僕はその中間で、二台の距離を見ながら歩く。
荷持ちの若者は必要に応じて前後の車輪や荷を押さえる。
単純な並びのはずなのに、動き始めるとすぐ分かる。
人の列は、置けば揃うものじゃない。
揃い続けるように、ずっと見ていなければならない。
✶
王都外縁を離れて低地道へ入ると、道の質が一気に変わった。
両側に葦が伸び、水を含んだ土は見た目より深い。
轍は乾いた上だけ白く、踏めばその下から黒い泥が返ってくる。
二台目の車輪が、ほんの少し重い。最初は気のせいかと流しかけた。だが、二度、三度と同じ場所で間が伸びる。
御者の癖ではない。積み方でもない。右後輪に泥が噛んでいる。
「少し詰まってます」
僕が言うと、後ろの御者が舌打ち混じりに頷いた。
「朝の土が残ってやがる」
「次の乾いたところで一回落とします」
返事を待たず、荷持ちの若者へ目を向ける。
「次、止めずに寄せて。棒借りる」
言ってから、自分で少し驚いた。
前に確認してからではなく、口が先に動いていた。
でも間違ってはいなかったらしい。
若者は素直に棒を渡し、乾いた石混じりの場所に来たところで、僕は車輪の泥だけを手早く落とした。
列は止まらない。
歩幅が戻る。
「そういうのは助かる」
後ろの御者がぼそりと言った。
たったそれだけのことなのに、二台の間の空気が少し軽くなる。
✶
中ほどまで来た頃、道幅がさらに狭くなった。
左は浅い水路。
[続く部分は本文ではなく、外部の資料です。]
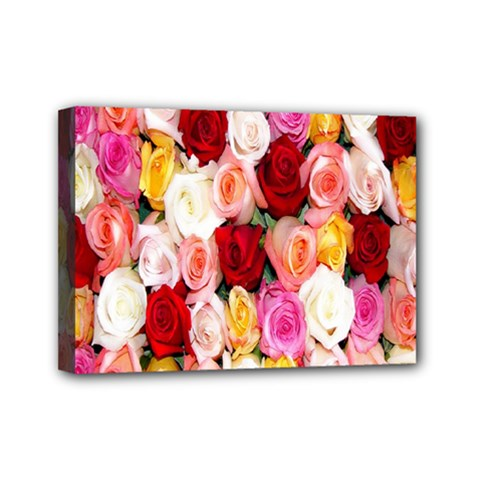 Rose Color Beautiful Flowers Mini Canvas 7  X 5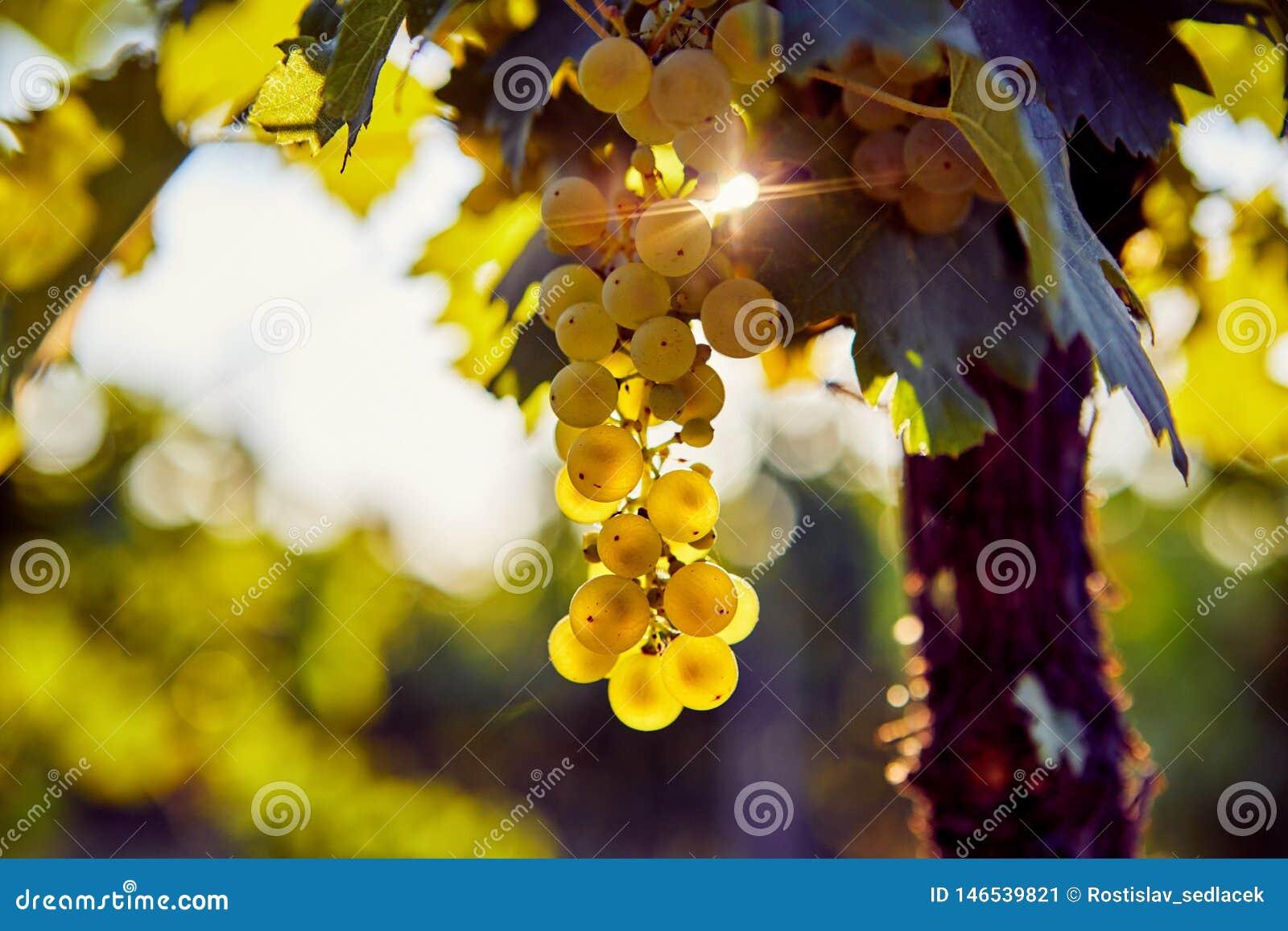 Raisin jaune accrochant dans un vignoble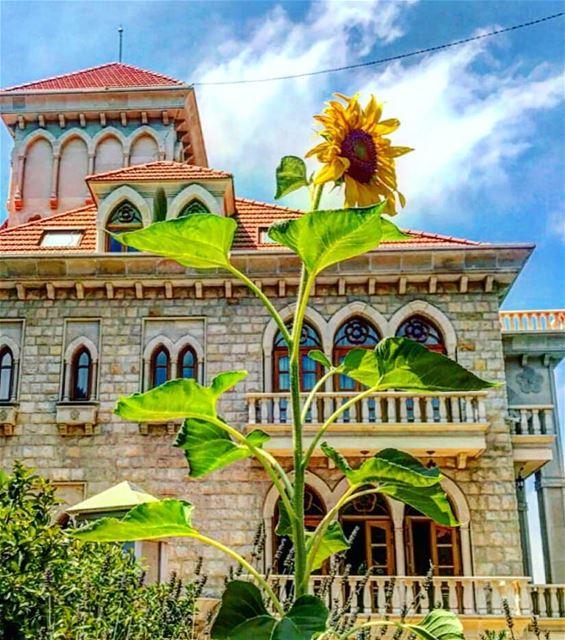 Happy weekend everyone 🌻💚 aley lebanon livelovebeirut livelovealey ... (Aaley, Mont-Liban, Lebanon)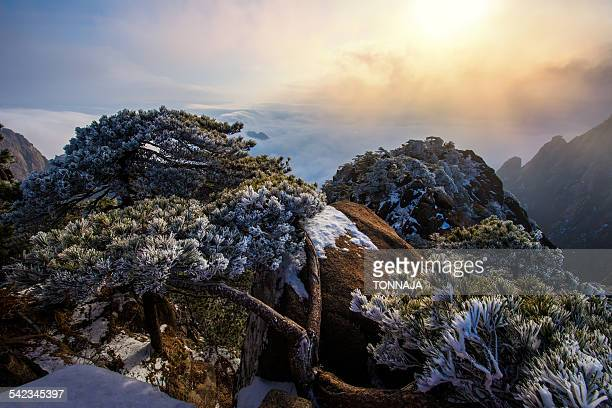Huangshan Mountain in winter season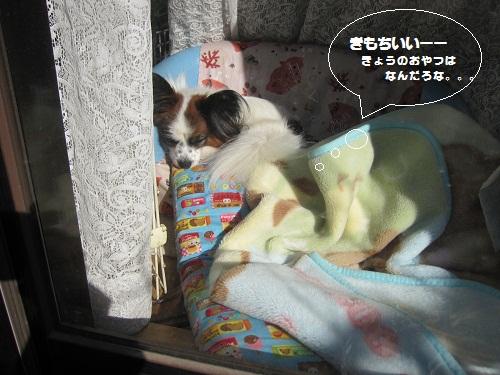 031-2_20120129192736.jpg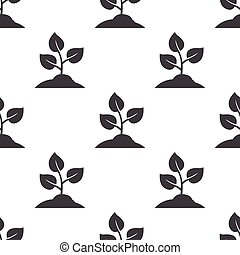 sprout icon on white background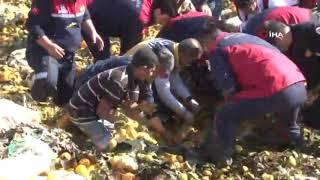 Adana'da Narenciye Posası Altında Can Pazarı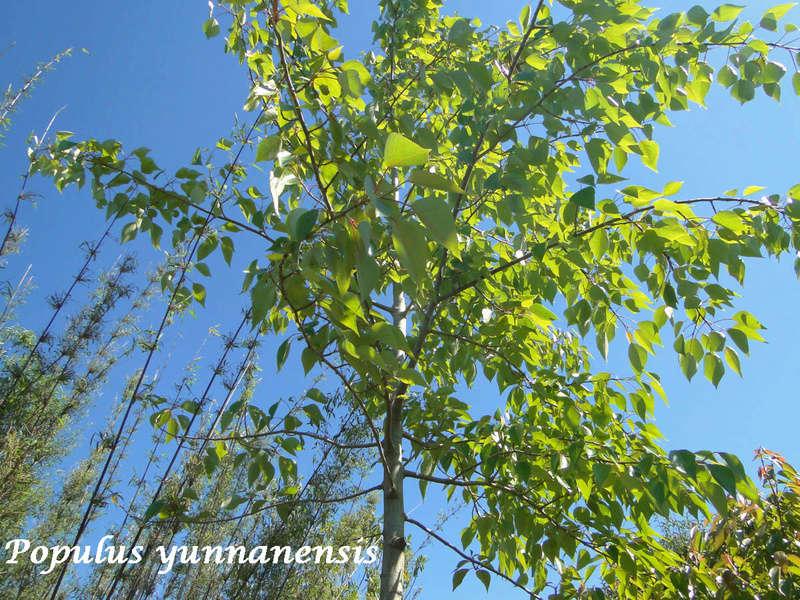 (29) Arboretum de Keracoual - Henvic  Populu13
右は少し高い土手と低木。二台が真っ直ぐ並べば通れる。
でも横へ逃げる余地がない。嫌な形だった。
前方の槍使いも同じことを考えたらしい。振り返らずに言う。
「弓、後ろを広く見ろ」
「見てる」
「羽黒」
「はい」
「今は前じゃなく、間だけ見ろ」
僕は頷き、視線を二台の間に絞った。
前を追うのは簡単だ。
敵が見えれば、なおさらそっちへ気を取られる。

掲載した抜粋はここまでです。